----- EXCERPT

Carrying Value of Goodwill: The Company conducts tests for impairments of
goodwill annually or more frequently if circumstances indicate that the asset
might be impaired. The Company believes that the accounting estimate related to
goodwill is a "critical accounting estimate" because these impairment tests
include management estimates of future cash flows that are dependent upon
subjective assumptions regarding future operating results including growth
rates, discount rates, capital requirements and other factors that impact the
estimated fair value. An impairment loss is recognized to the extent that an
asset's carrying amount exceeds its fair value.
Overview
The following contains forward-looking statements within the meaning of the
Securities Act of 1933 and Securities Exchange Act of 1934 and is subject to the
safe harbor provisions of the Private Securities Litigation Reform Act of 1995.
Performance Technologies is a leading developer of platforms, components,
software, and service solutions for the embedded systems marketplace that can be
used in a broad range of applications and end markets.
The embedded systems market is comprised of several sectors, with
telecommunications being the largest. The telecommunications market is dependent
upon carrier spending to upgrade network infrastructure to next-generation
equipment. As the Company entered 2005, there were announcements by major
domestic wireless carriers for new spending programs directed at upgrading
networks to the third generation (3G) of mobile network capabilities. During the
first quarter, the Company received indications, forecasts and orders from a
number of the largest (tier 1) telecommunications equipment providers for
equipment to meet these requirements. While the actual deployments associated
with network upgrades and expansions during the first quarter were somewhat
slower than originally thought, it appears these 3G deployments are occurring.
Current forecast and schedules on a number of these programs suggest the latter
part of 2005 will see increased deployment activities.
The Company markets its products through its direct worldwide sales force under
a variety of brand names including IPnexus(TM), SEGway(TM), NexusWare(TM) and
Advanced Managed Platforms. The Company's products, particularly its Advanced
Managed Platforms, are applicable to the broader embedded systems market, not
just telecommunications. Since the introduction of the Advanced Managed
Platforms in 2003, this product line has realized more than 25 new design wins
of varying sizes. As of March 2005, a small number of these design wins had
reached production levels. Based on discussions with customers, management
expects to see an increase in Advanced Managed Platform shipments beginning in
the second quarter resulting from design wins that had already reached
production levels, as well as, additional design wins just reaching production
levels.
During the first quarter 2005, the Company announced that current president and
chief executive officer, Donald Turrell, will leave the Company's executive
management at the end of the year. As part of the succession plan developed by
the Board of Directors, Mr. Turrell will remain as a board member and will
maintain active involvement throughout the transition of the Company's change in
leadership.
Strategy: The Company has a history of successfully adapting its products and
services to a constantly changing technology-driven marketplace. This adaptation
has been demonstrated through the course of several business cycles that have
occurred since its founding in 1981. During the most recent economic downturn,
the Company maintained its commitment to aggressively fund new product
development, as well as to use its strong balance sheet to acquire additional
products and technologies to strengthen its market position.

----------
----- STORED RECORDS

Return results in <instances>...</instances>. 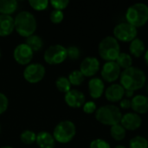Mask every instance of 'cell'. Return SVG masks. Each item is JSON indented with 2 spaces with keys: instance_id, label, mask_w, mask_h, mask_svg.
<instances>
[{
  "instance_id": "obj_25",
  "label": "cell",
  "mask_w": 148,
  "mask_h": 148,
  "mask_svg": "<svg viewBox=\"0 0 148 148\" xmlns=\"http://www.w3.org/2000/svg\"><path fill=\"white\" fill-rule=\"evenodd\" d=\"M56 87L61 93L67 94L69 91L71 90V84L67 77L60 76L56 81Z\"/></svg>"
},
{
  "instance_id": "obj_39",
  "label": "cell",
  "mask_w": 148,
  "mask_h": 148,
  "mask_svg": "<svg viewBox=\"0 0 148 148\" xmlns=\"http://www.w3.org/2000/svg\"><path fill=\"white\" fill-rule=\"evenodd\" d=\"M114 148H127L125 146H121V145H118V146H116Z\"/></svg>"
},
{
  "instance_id": "obj_42",
  "label": "cell",
  "mask_w": 148,
  "mask_h": 148,
  "mask_svg": "<svg viewBox=\"0 0 148 148\" xmlns=\"http://www.w3.org/2000/svg\"><path fill=\"white\" fill-rule=\"evenodd\" d=\"M0 58H1V51H0Z\"/></svg>"
},
{
  "instance_id": "obj_7",
  "label": "cell",
  "mask_w": 148,
  "mask_h": 148,
  "mask_svg": "<svg viewBox=\"0 0 148 148\" xmlns=\"http://www.w3.org/2000/svg\"><path fill=\"white\" fill-rule=\"evenodd\" d=\"M44 61L50 65H57L63 62L67 58V49L60 44L49 46L44 52Z\"/></svg>"
},
{
  "instance_id": "obj_16",
  "label": "cell",
  "mask_w": 148,
  "mask_h": 148,
  "mask_svg": "<svg viewBox=\"0 0 148 148\" xmlns=\"http://www.w3.org/2000/svg\"><path fill=\"white\" fill-rule=\"evenodd\" d=\"M131 108L138 114H147L148 112V96L137 95L131 99Z\"/></svg>"
},
{
  "instance_id": "obj_17",
  "label": "cell",
  "mask_w": 148,
  "mask_h": 148,
  "mask_svg": "<svg viewBox=\"0 0 148 148\" xmlns=\"http://www.w3.org/2000/svg\"><path fill=\"white\" fill-rule=\"evenodd\" d=\"M89 95L93 99L100 98L105 92V85L101 78L94 77L88 82Z\"/></svg>"
},
{
  "instance_id": "obj_13",
  "label": "cell",
  "mask_w": 148,
  "mask_h": 148,
  "mask_svg": "<svg viewBox=\"0 0 148 148\" xmlns=\"http://www.w3.org/2000/svg\"><path fill=\"white\" fill-rule=\"evenodd\" d=\"M142 124V119L140 114L134 112H129L122 115L121 125L126 129L129 131H134L138 129Z\"/></svg>"
},
{
  "instance_id": "obj_21",
  "label": "cell",
  "mask_w": 148,
  "mask_h": 148,
  "mask_svg": "<svg viewBox=\"0 0 148 148\" xmlns=\"http://www.w3.org/2000/svg\"><path fill=\"white\" fill-rule=\"evenodd\" d=\"M18 7L16 0H0V13L2 15H9L14 13Z\"/></svg>"
},
{
  "instance_id": "obj_44",
  "label": "cell",
  "mask_w": 148,
  "mask_h": 148,
  "mask_svg": "<svg viewBox=\"0 0 148 148\" xmlns=\"http://www.w3.org/2000/svg\"><path fill=\"white\" fill-rule=\"evenodd\" d=\"M147 148H148V147H147Z\"/></svg>"
},
{
  "instance_id": "obj_40",
  "label": "cell",
  "mask_w": 148,
  "mask_h": 148,
  "mask_svg": "<svg viewBox=\"0 0 148 148\" xmlns=\"http://www.w3.org/2000/svg\"><path fill=\"white\" fill-rule=\"evenodd\" d=\"M0 148H13V147H9V146H5V147H0Z\"/></svg>"
},
{
  "instance_id": "obj_9",
  "label": "cell",
  "mask_w": 148,
  "mask_h": 148,
  "mask_svg": "<svg viewBox=\"0 0 148 148\" xmlns=\"http://www.w3.org/2000/svg\"><path fill=\"white\" fill-rule=\"evenodd\" d=\"M45 75V68L40 63H31L27 65L23 70V77L29 83L41 82Z\"/></svg>"
},
{
  "instance_id": "obj_24",
  "label": "cell",
  "mask_w": 148,
  "mask_h": 148,
  "mask_svg": "<svg viewBox=\"0 0 148 148\" xmlns=\"http://www.w3.org/2000/svg\"><path fill=\"white\" fill-rule=\"evenodd\" d=\"M110 134L114 140L117 141H121L123 140L126 137V129L121 125V123L116 124L111 127Z\"/></svg>"
},
{
  "instance_id": "obj_10",
  "label": "cell",
  "mask_w": 148,
  "mask_h": 148,
  "mask_svg": "<svg viewBox=\"0 0 148 148\" xmlns=\"http://www.w3.org/2000/svg\"><path fill=\"white\" fill-rule=\"evenodd\" d=\"M33 50L26 43H21L17 45L13 52V57L15 61L21 65H29L33 59Z\"/></svg>"
},
{
  "instance_id": "obj_20",
  "label": "cell",
  "mask_w": 148,
  "mask_h": 148,
  "mask_svg": "<svg viewBox=\"0 0 148 148\" xmlns=\"http://www.w3.org/2000/svg\"><path fill=\"white\" fill-rule=\"evenodd\" d=\"M130 53L135 57H140L143 53L146 51V46L144 42L140 38H135L132 42H130L129 45Z\"/></svg>"
},
{
  "instance_id": "obj_4",
  "label": "cell",
  "mask_w": 148,
  "mask_h": 148,
  "mask_svg": "<svg viewBox=\"0 0 148 148\" xmlns=\"http://www.w3.org/2000/svg\"><path fill=\"white\" fill-rule=\"evenodd\" d=\"M126 19L128 23L135 28L145 25L148 21V6L144 3L132 4L127 10Z\"/></svg>"
},
{
  "instance_id": "obj_23",
  "label": "cell",
  "mask_w": 148,
  "mask_h": 148,
  "mask_svg": "<svg viewBox=\"0 0 148 148\" xmlns=\"http://www.w3.org/2000/svg\"><path fill=\"white\" fill-rule=\"evenodd\" d=\"M115 62L121 69H127L132 67V64H133L132 56L129 54L125 53V52H121V54L119 55Z\"/></svg>"
},
{
  "instance_id": "obj_38",
  "label": "cell",
  "mask_w": 148,
  "mask_h": 148,
  "mask_svg": "<svg viewBox=\"0 0 148 148\" xmlns=\"http://www.w3.org/2000/svg\"><path fill=\"white\" fill-rule=\"evenodd\" d=\"M144 58H145V62H146V63L148 65V49L146 51V53H145V56H144Z\"/></svg>"
},
{
  "instance_id": "obj_31",
  "label": "cell",
  "mask_w": 148,
  "mask_h": 148,
  "mask_svg": "<svg viewBox=\"0 0 148 148\" xmlns=\"http://www.w3.org/2000/svg\"><path fill=\"white\" fill-rule=\"evenodd\" d=\"M67 55L68 58L70 60H77L81 56V51L79 48L75 46H70L67 49Z\"/></svg>"
},
{
  "instance_id": "obj_33",
  "label": "cell",
  "mask_w": 148,
  "mask_h": 148,
  "mask_svg": "<svg viewBox=\"0 0 148 148\" xmlns=\"http://www.w3.org/2000/svg\"><path fill=\"white\" fill-rule=\"evenodd\" d=\"M89 148H111L109 143L102 139H96L91 141Z\"/></svg>"
},
{
  "instance_id": "obj_2",
  "label": "cell",
  "mask_w": 148,
  "mask_h": 148,
  "mask_svg": "<svg viewBox=\"0 0 148 148\" xmlns=\"http://www.w3.org/2000/svg\"><path fill=\"white\" fill-rule=\"evenodd\" d=\"M16 31L23 37L34 35L36 29V20L33 14L29 11H21L14 18Z\"/></svg>"
},
{
  "instance_id": "obj_29",
  "label": "cell",
  "mask_w": 148,
  "mask_h": 148,
  "mask_svg": "<svg viewBox=\"0 0 148 148\" xmlns=\"http://www.w3.org/2000/svg\"><path fill=\"white\" fill-rule=\"evenodd\" d=\"M29 3L34 10L37 11H41V10H44L47 9L49 5V1L48 0H29Z\"/></svg>"
},
{
  "instance_id": "obj_43",
  "label": "cell",
  "mask_w": 148,
  "mask_h": 148,
  "mask_svg": "<svg viewBox=\"0 0 148 148\" xmlns=\"http://www.w3.org/2000/svg\"><path fill=\"white\" fill-rule=\"evenodd\" d=\"M147 93H148V86H147Z\"/></svg>"
},
{
  "instance_id": "obj_5",
  "label": "cell",
  "mask_w": 148,
  "mask_h": 148,
  "mask_svg": "<svg viewBox=\"0 0 148 148\" xmlns=\"http://www.w3.org/2000/svg\"><path fill=\"white\" fill-rule=\"evenodd\" d=\"M98 51L103 60L107 62H115L121 54L119 41L112 36H108L99 43Z\"/></svg>"
},
{
  "instance_id": "obj_30",
  "label": "cell",
  "mask_w": 148,
  "mask_h": 148,
  "mask_svg": "<svg viewBox=\"0 0 148 148\" xmlns=\"http://www.w3.org/2000/svg\"><path fill=\"white\" fill-rule=\"evenodd\" d=\"M63 17H64L63 12L62 10H54L53 11H51L50 16H49L50 21L56 24L60 23L63 20Z\"/></svg>"
},
{
  "instance_id": "obj_34",
  "label": "cell",
  "mask_w": 148,
  "mask_h": 148,
  "mask_svg": "<svg viewBox=\"0 0 148 148\" xmlns=\"http://www.w3.org/2000/svg\"><path fill=\"white\" fill-rule=\"evenodd\" d=\"M8 106H9V101L7 96L4 94L0 93V114H3L7 110Z\"/></svg>"
},
{
  "instance_id": "obj_37",
  "label": "cell",
  "mask_w": 148,
  "mask_h": 148,
  "mask_svg": "<svg viewBox=\"0 0 148 148\" xmlns=\"http://www.w3.org/2000/svg\"><path fill=\"white\" fill-rule=\"evenodd\" d=\"M134 91H132V90H125V96H126V98H127V99H130L131 97L133 98L134 97Z\"/></svg>"
},
{
  "instance_id": "obj_32",
  "label": "cell",
  "mask_w": 148,
  "mask_h": 148,
  "mask_svg": "<svg viewBox=\"0 0 148 148\" xmlns=\"http://www.w3.org/2000/svg\"><path fill=\"white\" fill-rule=\"evenodd\" d=\"M49 3L55 10L62 11V10L66 9L67 6L69 5V0H52Z\"/></svg>"
},
{
  "instance_id": "obj_1",
  "label": "cell",
  "mask_w": 148,
  "mask_h": 148,
  "mask_svg": "<svg viewBox=\"0 0 148 148\" xmlns=\"http://www.w3.org/2000/svg\"><path fill=\"white\" fill-rule=\"evenodd\" d=\"M120 81V84L124 88L125 90L136 91L145 85L147 82V76L142 69L138 67L132 66L121 72Z\"/></svg>"
},
{
  "instance_id": "obj_35",
  "label": "cell",
  "mask_w": 148,
  "mask_h": 148,
  "mask_svg": "<svg viewBox=\"0 0 148 148\" xmlns=\"http://www.w3.org/2000/svg\"><path fill=\"white\" fill-rule=\"evenodd\" d=\"M83 111L86 114H93L96 111V104L94 101H87L83 105Z\"/></svg>"
},
{
  "instance_id": "obj_6",
  "label": "cell",
  "mask_w": 148,
  "mask_h": 148,
  "mask_svg": "<svg viewBox=\"0 0 148 148\" xmlns=\"http://www.w3.org/2000/svg\"><path fill=\"white\" fill-rule=\"evenodd\" d=\"M76 134L75 125L70 121H63L56 125L53 132V137L59 143H69Z\"/></svg>"
},
{
  "instance_id": "obj_8",
  "label": "cell",
  "mask_w": 148,
  "mask_h": 148,
  "mask_svg": "<svg viewBox=\"0 0 148 148\" xmlns=\"http://www.w3.org/2000/svg\"><path fill=\"white\" fill-rule=\"evenodd\" d=\"M114 37L118 41L127 42H132L137 36V28L131 25L127 22H123L117 24L114 28Z\"/></svg>"
},
{
  "instance_id": "obj_41",
  "label": "cell",
  "mask_w": 148,
  "mask_h": 148,
  "mask_svg": "<svg viewBox=\"0 0 148 148\" xmlns=\"http://www.w3.org/2000/svg\"><path fill=\"white\" fill-rule=\"evenodd\" d=\"M0 133H1V126H0Z\"/></svg>"
},
{
  "instance_id": "obj_19",
  "label": "cell",
  "mask_w": 148,
  "mask_h": 148,
  "mask_svg": "<svg viewBox=\"0 0 148 148\" xmlns=\"http://www.w3.org/2000/svg\"><path fill=\"white\" fill-rule=\"evenodd\" d=\"M36 142L40 148H54L56 146L53 134L46 131H42L36 134Z\"/></svg>"
},
{
  "instance_id": "obj_11",
  "label": "cell",
  "mask_w": 148,
  "mask_h": 148,
  "mask_svg": "<svg viewBox=\"0 0 148 148\" xmlns=\"http://www.w3.org/2000/svg\"><path fill=\"white\" fill-rule=\"evenodd\" d=\"M121 71L116 62H107L102 66L101 75L104 81L114 82L121 76Z\"/></svg>"
},
{
  "instance_id": "obj_27",
  "label": "cell",
  "mask_w": 148,
  "mask_h": 148,
  "mask_svg": "<svg viewBox=\"0 0 148 148\" xmlns=\"http://www.w3.org/2000/svg\"><path fill=\"white\" fill-rule=\"evenodd\" d=\"M85 76L82 75V73L80 70H74L71 72L69 75V81L71 85L74 86H80L84 82Z\"/></svg>"
},
{
  "instance_id": "obj_15",
  "label": "cell",
  "mask_w": 148,
  "mask_h": 148,
  "mask_svg": "<svg viewBox=\"0 0 148 148\" xmlns=\"http://www.w3.org/2000/svg\"><path fill=\"white\" fill-rule=\"evenodd\" d=\"M125 96V89L119 83H114L105 90V97L108 101H121Z\"/></svg>"
},
{
  "instance_id": "obj_26",
  "label": "cell",
  "mask_w": 148,
  "mask_h": 148,
  "mask_svg": "<svg viewBox=\"0 0 148 148\" xmlns=\"http://www.w3.org/2000/svg\"><path fill=\"white\" fill-rule=\"evenodd\" d=\"M148 140L143 136H135L129 141V148H147Z\"/></svg>"
},
{
  "instance_id": "obj_36",
  "label": "cell",
  "mask_w": 148,
  "mask_h": 148,
  "mask_svg": "<svg viewBox=\"0 0 148 148\" xmlns=\"http://www.w3.org/2000/svg\"><path fill=\"white\" fill-rule=\"evenodd\" d=\"M120 107L123 109H128L131 108V100L127 98H123L120 101Z\"/></svg>"
},
{
  "instance_id": "obj_14",
  "label": "cell",
  "mask_w": 148,
  "mask_h": 148,
  "mask_svg": "<svg viewBox=\"0 0 148 148\" xmlns=\"http://www.w3.org/2000/svg\"><path fill=\"white\" fill-rule=\"evenodd\" d=\"M64 100L67 105L73 108L83 107V105L86 102L84 94L76 89H71L67 94H65Z\"/></svg>"
},
{
  "instance_id": "obj_22",
  "label": "cell",
  "mask_w": 148,
  "mask_h": 148,
  "mask_svg": "<svg viewBox=\"0 0 148 148\" xmlns=\"http://www.w3.org/2000/svg\"><path fill=\"white\" fill-rule=\"evenodd\" d=\"M25 43L33 50V52H37L43 47V42L42 38L36 35H32L27 37Z\"/></svg>"
},
{
  "instance_id": "obj_3",
  "label": "cell",
  "mask_w": 148,
  "mask_h": 148,
  "mask_svg": "<svg viewBox=\"0 0 148 148\" xmlns=\"http://www.w3.org/2000/svg\"><path fill=\"white\" fill-rule=\"evenodd\" d=\"M95 118L96 120L105 126H114L116 124H120L122 114L120 109L115 105H105L95 111Z\"/></svg>"
},
{
  "instance_id": "obj_28",
  "label": "cell",
  "mask_w": 148,
  "mask_h": 148,
  "mask_svg": "<svg viewBox=\"0 0 148 148\" xmlns=\"http://www.w3.org/2000/svg\"><path fill=\"white\" fill-rule=\"evenodd\" d=\"M20 140L23 144L31 145L36 140V134L31 130H25L20 135Z\"/></svg>"
},
{
  "instance_id": "obj_12",
  "label": "cell",
  "mask_w": 148,
  "mask_h": 148,
  "mask_svg": "<svg viewBox=\"0 0 148 148\" xmlns=\"http://www.w3.org/2000/svg\"><path fill=\"white\" fill-rule=\"evenodd\" d=\"M100 69V62L96 57L88 56L80 65V71L84 76L92 77L97 74Z\"/></svg>"
},
{
  "instance_id": "obj_18",
  "label": "cell",
  "mask_w": 148,
  "mask_h": 148,
  "mask_svg": "<svg viewBox=\"0 0 148 148\" xmlns=\"http://www.w3.org/2000/svg\"><path fill=\"white\" fill-rule=\"evenodd\" d=\"M15 29L14 18L9 15H0V36L10 35Z\"/></svg>"
}]
</instances>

----------

REQUIRED WORK>
A – In the Performance Technologies excerpt, in what year was the Company founded?
B – Write a continuation of the Performance Technologies excerpt that follows on from its last sentence.

ANSWERS FOR THE EXERCISE>
A – 1981

B –
The Company's IPnexus product line, based on open system architectures, consists
of a wide range of embedded building blocks, which can be mixed and matched to
construct highly integrated, packet-based platforms. In September 2003, the
Company introduced a new line of application ready platforms marketed under the
trade name Advanced Managed Platform (AMP). Today, this product line contains
the Company's latest generation of configurable, fully-managed and redundant
packet-based platforms targeted at communications applications, which leverage
all of the Company's IPnexus component-based products. This platform line is
based on an architecture referred to as PICMG 2.16, which is an embedded
technology developed by the Company and adopted as an industry standard. The
Company's Advanced Managed Platforms offer customers distinct cost advantages,
increase overall system reliability and performance, and improve time-to-market
for their products. From a market perspective, the Advanced Managed Platform
line continues to prove itself as a viable alternative to proprietary platforms
and directly addresses equipment manufacturers' requirements for using a
flexible and scalable architecture.
In the next phase of the Company's product strategy, management expects to
develop a number of products for selected high growth IP-based applications
including media gateway, media server, wireless, voice-over-cable and satellite
communications. Key for 2005 will be to successfully develop and combine certain
hardware and software elements from the Company's product portfolio to form
intelligent embedded solutions which add value for application providers in
these target markets.
Historically, the Company's growth has been generated through a combination of
internal growth and acquisition of new products or complementary technologies.
In October 2002, the Company acquired a portion of Intel Corporation's
Communications Platform Group for its chassis and computing products. In January
2004, the Company completed the acquisition of the assets of Mapletree Networks
to acquire its voice processing technology. The products from both acquisitions
have enhanced the Company's product offerings to its customers. The Company
continues to focus on acquisitions as an important part of its growth strategy.
There are identifiable risks associated with carrying out the Company's
expansive product strategies in the current uncertain economic climate. Many of
the Company's end markets are forecasted to show only modest growth in 2005. In
order to realize growth in this environment, the Company will have to gain
market share from competitors, many of whom are larger, more established
companies with greater resources than the Company. However, management believes
that based on its analysis of the marketplace and the Company's strengthened and
innovative product portfolio, the identified risks are manageable.
If successful, management believes these initiatives will continue to reposition
the organization as an important strategic partner with many of its customers,
thereby increasing their utilization of the Company's broadened product
capabilities.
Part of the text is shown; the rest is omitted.